Inigo Quilez   ::     ::  
Since Paradise Is Coming 64kb intro was released back in the 2002 (watch it here) and I have been asked several times about the algorithm to create the dynamic clouds on that intro.

The intro showed several landscapes with clouds moving and changing shape in the sky. But the interesting point on dynamic clouds is not the fact that you can animate them, since in real life you hardly can see the clouds changing during say, one minute, at least in normal conditions. However, being able to make dyanamic clouds basically means you have a procedural way to create them. And this is not only good for 64 kb demos where you obviously need procedural content, but also for those kind of applications where the weather condition shown is not predefined, as interactive virtual reallity simulators or scenareo editors.

Actually the algorithm I used for that intro is a very well known and documented one.
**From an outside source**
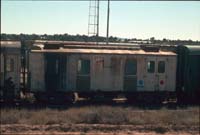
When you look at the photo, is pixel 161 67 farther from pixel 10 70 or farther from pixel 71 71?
pixel 10 70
I'm going to write about it anyway, because I will set the basis to explain how it can be modified to completelly fit in the graphics card's GPU, what makes the rendering extremelly fast (almost for free). In Paradise Is Coming the algorithm was completelly implemented in the CPU, and I had to trade off some quality to achieve high performance. With the algorithm completelly maped into the GPU, not only faster rendering is possible, but also high quality rendering.
We first assume we are going to create 2D clouds, that will hopefully sucessfully fake real volumetric clouds. For that we will create one or more 2D layers that will be used as input to the sky dome shader. That shader will also take into account other factors as background stars, sun position, and so on. So, we will concetrate on creating one of those dynamic 2D cloud layers. What we requiere from the algorithm is basically the ability of the user to define the density of the clouds, and the sharpnes at least.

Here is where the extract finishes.